Something about the way he draws out every “S” freaks me out. I feel the familiar skin crawling sensation but tamp it down.
“Oh.” I blush. “I’m flattered that the Hub selected me for the second round. But…I’m just a One, sir.”
But maybe you can fix me. Can you?
President Fisk waves a hand in the air, as though he’s never heard about what a disappointment Ones are or how they never get picked for a Hub internship, certainly not one as important as Biotech. Like he’s hardly ever thought about it. Like everyone doesn’t know.
“Yes, I know. And there is a place for everyone, I believe, Miss Grey. Especially if what Mr. Hoffman tells me about your intelligence and drive is true.”

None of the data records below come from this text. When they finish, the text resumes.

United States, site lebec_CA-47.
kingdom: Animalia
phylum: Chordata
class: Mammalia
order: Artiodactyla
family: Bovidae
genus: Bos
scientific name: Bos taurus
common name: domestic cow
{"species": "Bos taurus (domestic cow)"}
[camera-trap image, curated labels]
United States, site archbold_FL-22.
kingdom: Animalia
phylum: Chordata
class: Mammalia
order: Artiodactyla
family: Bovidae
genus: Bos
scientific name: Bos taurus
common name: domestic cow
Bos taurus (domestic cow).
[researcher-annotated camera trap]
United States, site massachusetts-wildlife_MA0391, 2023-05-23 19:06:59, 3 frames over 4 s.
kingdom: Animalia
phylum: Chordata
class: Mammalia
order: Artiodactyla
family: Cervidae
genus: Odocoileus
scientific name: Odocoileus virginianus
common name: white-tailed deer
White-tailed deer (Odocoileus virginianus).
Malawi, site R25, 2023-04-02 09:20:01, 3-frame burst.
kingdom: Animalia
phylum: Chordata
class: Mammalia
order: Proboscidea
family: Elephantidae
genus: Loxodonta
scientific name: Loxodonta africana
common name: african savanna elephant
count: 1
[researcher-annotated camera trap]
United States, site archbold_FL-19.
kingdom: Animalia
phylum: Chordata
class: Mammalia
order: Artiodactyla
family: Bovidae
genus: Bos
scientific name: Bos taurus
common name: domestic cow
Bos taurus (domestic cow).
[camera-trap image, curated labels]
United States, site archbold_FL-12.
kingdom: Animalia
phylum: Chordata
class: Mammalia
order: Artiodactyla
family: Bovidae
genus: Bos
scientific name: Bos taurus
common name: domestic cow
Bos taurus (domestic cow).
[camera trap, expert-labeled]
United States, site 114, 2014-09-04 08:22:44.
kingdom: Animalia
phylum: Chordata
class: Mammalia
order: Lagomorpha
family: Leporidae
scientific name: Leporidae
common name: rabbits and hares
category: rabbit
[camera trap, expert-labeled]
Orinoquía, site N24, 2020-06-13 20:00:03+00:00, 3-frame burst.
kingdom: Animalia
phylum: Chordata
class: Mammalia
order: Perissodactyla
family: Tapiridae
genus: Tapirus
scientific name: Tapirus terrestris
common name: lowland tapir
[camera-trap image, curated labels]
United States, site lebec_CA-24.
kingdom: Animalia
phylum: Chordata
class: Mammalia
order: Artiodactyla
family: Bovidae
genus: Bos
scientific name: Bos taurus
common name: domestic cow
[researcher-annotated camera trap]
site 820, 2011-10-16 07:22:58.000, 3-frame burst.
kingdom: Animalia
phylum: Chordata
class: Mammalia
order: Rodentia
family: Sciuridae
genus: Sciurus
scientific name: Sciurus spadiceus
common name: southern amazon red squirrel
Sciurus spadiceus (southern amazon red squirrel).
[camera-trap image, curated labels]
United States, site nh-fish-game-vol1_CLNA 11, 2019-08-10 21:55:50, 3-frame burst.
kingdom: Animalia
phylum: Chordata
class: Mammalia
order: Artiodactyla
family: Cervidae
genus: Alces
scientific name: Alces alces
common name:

Drive? At least the intelligence part is right. My grades are nearly perfect, even though I’m not really trying. I know I’m crazy smart, probably smarter than a lot of the kids who made it into the Hub internship.
I must have been quiet too long because President Fisk speaks up again. “Can you really tell me you’d have nothing to contribute to the Hub?”
“Well, sir, uh, President Fisk, I do. I think I would.” I clear my throat and use the most mature voice I can muster. “Biotech is a fascination of mine. And I’m working at a graduate school level in organic chem.”
“A young girl this enthusiastic about biotech when her peers are only worried about boys and shopping? And a Grey girl at that? Andrew,” he says, turning to Elias’s dad, “make sure she gets in.”